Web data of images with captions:
--------------------
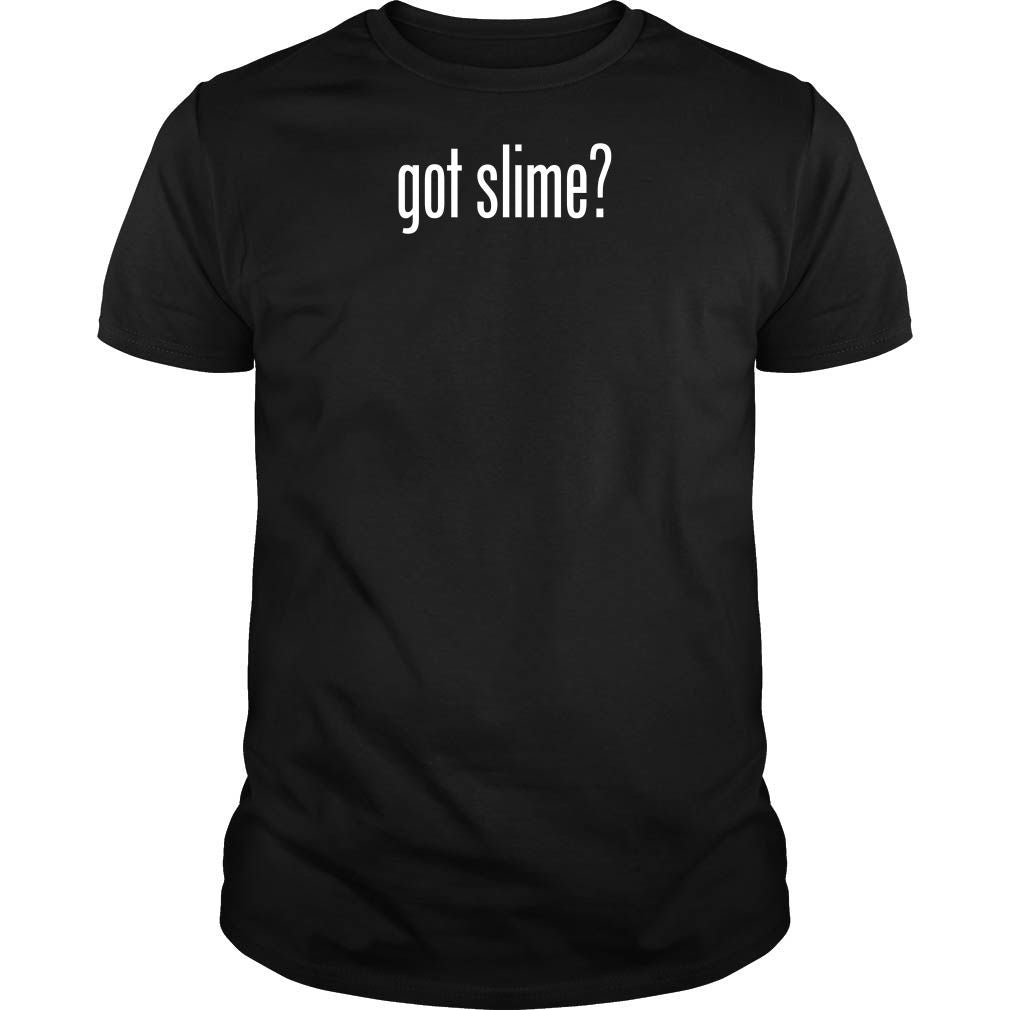 got slime?
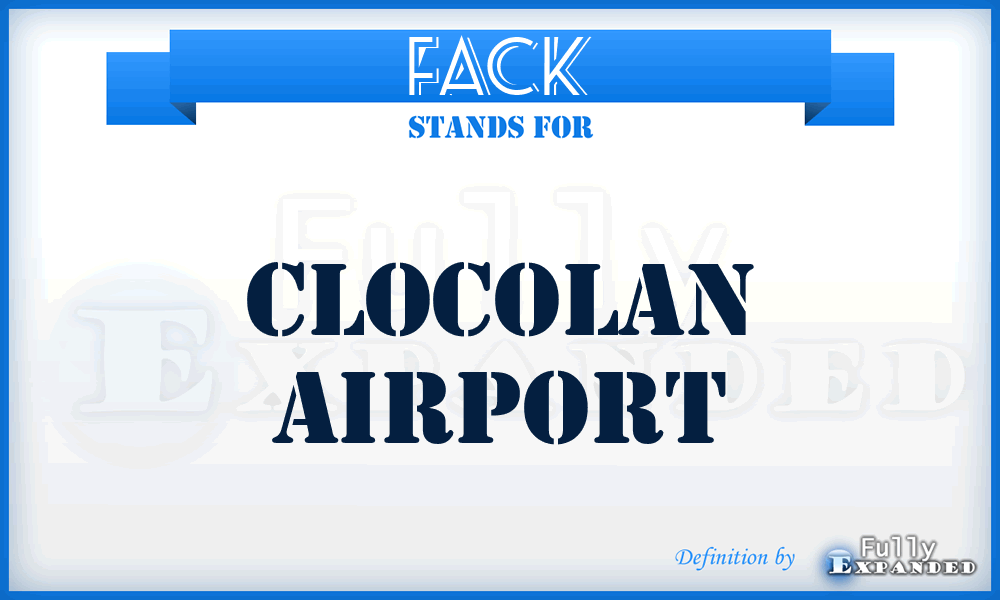 FACK - Clocolan airport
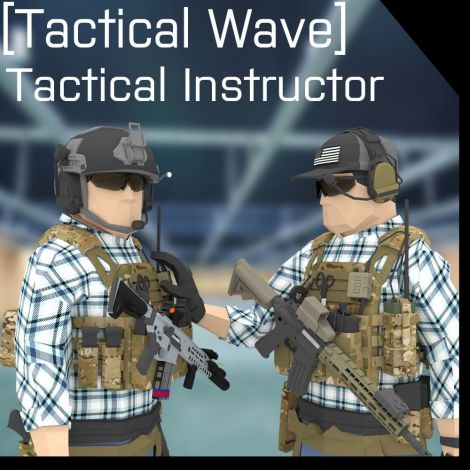 [Tactical Wave] Tactical Instructor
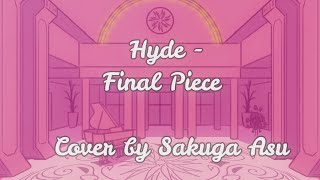 Download Lagu Hyde - Final Piece (Cover by Sakuga Asu) Jrock/Jpop/Anime Random Playlist BEST OF J-ROCK MP3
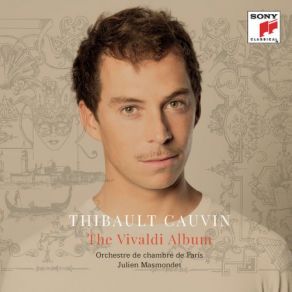Download track Chamber Concerto In D Major, RV 93: Chamber Concerto In D Major, RV 93: II. Largo Thibault Cauvin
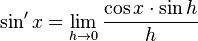 \sin'x=\lim_{h\rightarrow0}\frac{\cos x\cdot\sin h}{h}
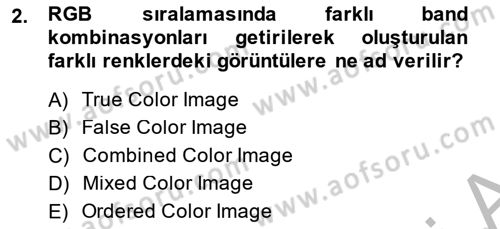 Uzaktan Algılama Uygulamaları Dersi 2013 - 2014 Yılı (Final) Dönem Sonu Sınav Soruları 2. Soru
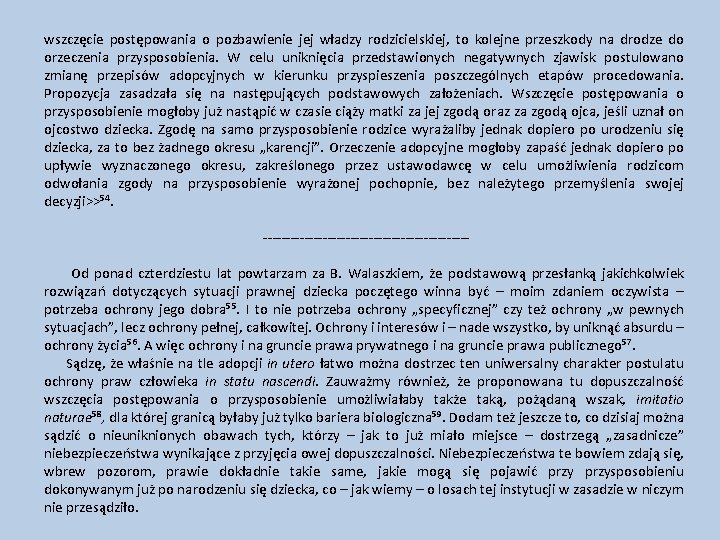 wszczęcie postępowania o pozbawienie jej władzy rodzicielskiej, to kolejne przeszkody na drodze do orzeczenia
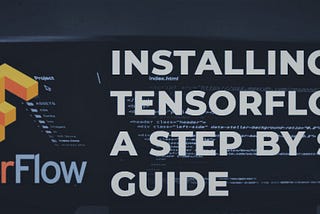 How to Install and Setup TensorFlow Virtual Environment platform.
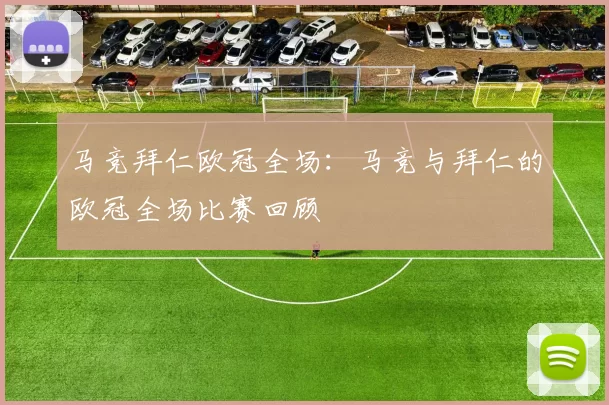马竞拜仁欧冠全场：马竞与拜仁的欧冠全场比赛回顾
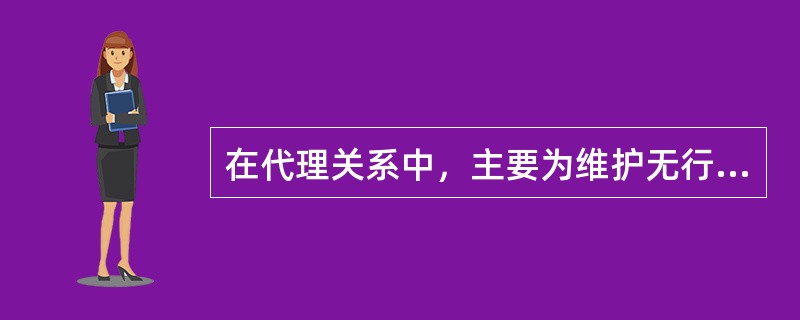 在代理关系中，主要为维护无行为能力或限制行为能力人的利益而设立的代理方式是（　）。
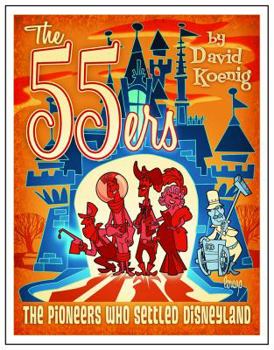 Hardcover The 55ers: The Pioneers Who Settled Disneyland Book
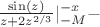 $\frac{\sin(z)}{z+2z^{2/3}}|\limits_{-M}^{-x} - $
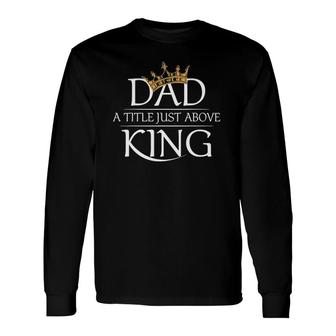 Father's Day Dad Is My King Best Father's Day Long Sleeve T-Shirt T-Shirt | Mazezy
--------------------
JOB ITEM:
Rewrite the text of every item, replacing each "Download" with "Stream" and keeping everything else the same. Leave the pictures out of your answer.

TASK SOLUTION:
 got slime?
 FACK - Clocolan airport
 [Tactical Wave] Tactical Instructor
 Stream Lagu Hyde - Final Piece (Cover by Sakuga Asu) Jrock/Jpop/Anime Random Playlist BEST OF J-ROCK MP3
Stream track Chamber Concerto In D Major, RV 93: Chamber Concerto In D Major, RV 93: II. Largo Thibault Cauvin
 \sin'x=\lim_{h\rightarrow0}\frac{\cos x\cdot\sin h}{h}
 Uzaktan Algılama Uygulamaları Dersi 2013 - 2014 Yılı (Final) Dönem Sonu Sınav Soruları 2. Soru
 wszczęcie postępowania o pozbawienie jej władzy rodzicielskiej, to kolejne przeszkody na drodze do orzeczenia
 How to Install and Setup TensorFlow Virtual Environment platform.
马竞拜仁欧冠全场：马竞与拜仁的欧冠全场比赛回顾
 在代理关系中，主要为维护无行为能力或限制行为能力人的利益而设立的代理方式是（　）。
 Hardcover The 55ers: The Pioneers Who Settled Disneyland Book
 $\frac{\sin(z)}{z+2z^{2/3}}|\limits_{-M}^{-x} - $
 Father's Day Dad Is My King Best Father's Day Long Sleeve T-Shirt T-Shirt | Mazezy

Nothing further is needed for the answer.